Skip to main content
Version: 0.6

Architecture

Here is how superduper works under the hood:

Explanation​

  1. Users, and developers add data and components from a range of client-side mechanisms: scripts, apps, notebooks or third-party database clients (possibly non-python).

  2. Users and programs can add components (models, data encoders, vector-indexes and more) from the client-side. Large items are stored in the artifact-store and tracked in columns from the databackend.

  3. Fast loading is handled with the cache

  4. When components are added with db.apply they are enqueued on the scheduler which then submits work to compute

  5. Certain component implementations also trigger other parts of the infrastructure (vector-search, crontab, change-data-capture)

  6. If data is inserted to the databackend the change-data-capture (CDC) component captures these changes as they stream in.

  7. (CDC) triggers work to be performed in response to these changes, depending on which components are present in the system.

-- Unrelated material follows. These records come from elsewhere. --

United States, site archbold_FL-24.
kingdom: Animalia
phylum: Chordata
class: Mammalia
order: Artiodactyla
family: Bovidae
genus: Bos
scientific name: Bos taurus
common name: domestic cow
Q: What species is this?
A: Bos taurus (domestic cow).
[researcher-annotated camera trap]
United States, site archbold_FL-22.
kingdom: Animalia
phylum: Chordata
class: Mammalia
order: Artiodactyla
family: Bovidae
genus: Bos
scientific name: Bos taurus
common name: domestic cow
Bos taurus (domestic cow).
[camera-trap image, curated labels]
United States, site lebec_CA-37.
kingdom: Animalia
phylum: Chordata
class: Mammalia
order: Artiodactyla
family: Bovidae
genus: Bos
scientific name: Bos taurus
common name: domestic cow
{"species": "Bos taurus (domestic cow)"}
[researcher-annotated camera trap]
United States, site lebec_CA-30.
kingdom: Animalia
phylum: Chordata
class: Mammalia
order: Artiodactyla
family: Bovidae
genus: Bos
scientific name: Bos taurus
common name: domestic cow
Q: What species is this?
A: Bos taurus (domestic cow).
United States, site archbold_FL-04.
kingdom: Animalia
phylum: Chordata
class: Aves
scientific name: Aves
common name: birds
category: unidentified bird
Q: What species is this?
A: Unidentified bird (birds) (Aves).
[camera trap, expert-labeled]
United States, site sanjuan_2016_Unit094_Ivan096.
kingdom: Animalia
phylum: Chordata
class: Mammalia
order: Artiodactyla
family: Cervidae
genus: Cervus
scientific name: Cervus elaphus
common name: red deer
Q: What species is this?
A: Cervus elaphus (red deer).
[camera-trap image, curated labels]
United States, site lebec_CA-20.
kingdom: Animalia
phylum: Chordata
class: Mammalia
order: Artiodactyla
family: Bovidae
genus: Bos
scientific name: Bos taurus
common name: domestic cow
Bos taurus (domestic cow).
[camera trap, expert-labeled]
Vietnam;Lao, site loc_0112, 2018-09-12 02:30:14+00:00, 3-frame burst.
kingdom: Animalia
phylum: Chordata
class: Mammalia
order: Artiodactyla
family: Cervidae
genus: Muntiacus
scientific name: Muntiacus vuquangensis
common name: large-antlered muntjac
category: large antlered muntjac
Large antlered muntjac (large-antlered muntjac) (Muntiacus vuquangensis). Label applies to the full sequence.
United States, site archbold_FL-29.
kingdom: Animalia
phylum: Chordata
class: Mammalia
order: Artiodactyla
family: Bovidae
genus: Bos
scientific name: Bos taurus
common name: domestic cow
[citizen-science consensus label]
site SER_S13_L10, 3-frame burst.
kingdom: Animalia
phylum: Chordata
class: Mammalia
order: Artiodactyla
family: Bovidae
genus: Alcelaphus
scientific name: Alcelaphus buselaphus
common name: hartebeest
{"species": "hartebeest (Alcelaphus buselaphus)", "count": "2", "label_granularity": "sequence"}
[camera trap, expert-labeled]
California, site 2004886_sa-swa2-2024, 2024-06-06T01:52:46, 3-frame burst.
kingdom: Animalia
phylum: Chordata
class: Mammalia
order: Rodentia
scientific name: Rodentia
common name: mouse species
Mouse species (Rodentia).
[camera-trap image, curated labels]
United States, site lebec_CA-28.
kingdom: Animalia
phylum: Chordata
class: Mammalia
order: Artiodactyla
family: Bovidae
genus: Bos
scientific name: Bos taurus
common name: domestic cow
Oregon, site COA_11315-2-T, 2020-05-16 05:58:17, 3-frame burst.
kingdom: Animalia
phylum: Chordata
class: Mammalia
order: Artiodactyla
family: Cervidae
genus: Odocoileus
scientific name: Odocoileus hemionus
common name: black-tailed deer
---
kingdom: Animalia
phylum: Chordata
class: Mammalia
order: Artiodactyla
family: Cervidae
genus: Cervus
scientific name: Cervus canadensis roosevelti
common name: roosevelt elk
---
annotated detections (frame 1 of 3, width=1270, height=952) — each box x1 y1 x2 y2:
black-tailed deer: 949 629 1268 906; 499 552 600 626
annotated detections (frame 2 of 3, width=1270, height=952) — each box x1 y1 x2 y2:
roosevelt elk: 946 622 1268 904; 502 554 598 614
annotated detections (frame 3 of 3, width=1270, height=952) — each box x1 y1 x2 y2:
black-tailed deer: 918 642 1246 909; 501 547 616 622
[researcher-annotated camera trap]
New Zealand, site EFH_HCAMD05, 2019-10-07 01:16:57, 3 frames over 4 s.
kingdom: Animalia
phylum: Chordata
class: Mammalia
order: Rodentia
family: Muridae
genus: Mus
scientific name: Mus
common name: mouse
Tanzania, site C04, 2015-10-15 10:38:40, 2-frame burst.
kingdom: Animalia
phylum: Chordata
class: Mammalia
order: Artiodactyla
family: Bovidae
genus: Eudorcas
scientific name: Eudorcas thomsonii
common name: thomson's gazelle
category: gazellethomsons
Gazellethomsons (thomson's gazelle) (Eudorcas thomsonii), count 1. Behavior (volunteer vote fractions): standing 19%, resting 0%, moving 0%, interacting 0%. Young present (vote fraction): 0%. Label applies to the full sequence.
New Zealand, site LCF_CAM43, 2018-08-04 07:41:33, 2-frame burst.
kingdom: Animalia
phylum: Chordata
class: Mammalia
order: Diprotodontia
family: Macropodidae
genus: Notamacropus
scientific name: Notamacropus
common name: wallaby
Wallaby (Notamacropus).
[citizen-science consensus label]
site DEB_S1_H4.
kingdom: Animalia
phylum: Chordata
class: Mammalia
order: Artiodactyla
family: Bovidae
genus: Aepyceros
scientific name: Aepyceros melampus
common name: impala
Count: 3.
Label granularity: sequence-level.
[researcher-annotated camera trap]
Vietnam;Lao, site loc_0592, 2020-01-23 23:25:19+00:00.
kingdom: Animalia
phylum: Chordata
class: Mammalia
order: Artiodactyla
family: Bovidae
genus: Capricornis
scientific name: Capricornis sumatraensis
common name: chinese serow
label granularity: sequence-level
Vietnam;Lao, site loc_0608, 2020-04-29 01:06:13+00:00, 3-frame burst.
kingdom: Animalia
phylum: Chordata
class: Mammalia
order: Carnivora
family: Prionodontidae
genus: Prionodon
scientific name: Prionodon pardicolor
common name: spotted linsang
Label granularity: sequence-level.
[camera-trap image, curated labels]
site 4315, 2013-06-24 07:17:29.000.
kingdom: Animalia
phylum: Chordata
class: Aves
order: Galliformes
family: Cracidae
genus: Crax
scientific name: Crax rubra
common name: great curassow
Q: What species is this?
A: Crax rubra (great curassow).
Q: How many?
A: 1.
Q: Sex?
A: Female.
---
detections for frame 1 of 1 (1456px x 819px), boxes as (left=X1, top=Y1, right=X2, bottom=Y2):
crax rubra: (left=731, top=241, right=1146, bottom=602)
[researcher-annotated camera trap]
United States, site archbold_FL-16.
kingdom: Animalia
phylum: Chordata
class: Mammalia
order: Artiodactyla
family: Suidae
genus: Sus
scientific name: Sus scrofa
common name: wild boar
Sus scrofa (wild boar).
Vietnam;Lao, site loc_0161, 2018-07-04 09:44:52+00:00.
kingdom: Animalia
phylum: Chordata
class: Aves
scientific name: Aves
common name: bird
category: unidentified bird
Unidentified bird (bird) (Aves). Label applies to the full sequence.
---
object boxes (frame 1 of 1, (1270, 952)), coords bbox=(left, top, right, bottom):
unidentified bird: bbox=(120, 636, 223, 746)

  8. The work is submitted to the workers via the scheduler. Together the scheduler and workers make up the compute layer.

  9. workers write their outputs back to the databackend and trained models to the artifact-store.

  10. The datalayer is the workhorse which wraps the functionality of databackend, artifact-store and cluster.

  11. The datalayer is the entrypoint for activating Component instances via db.apply.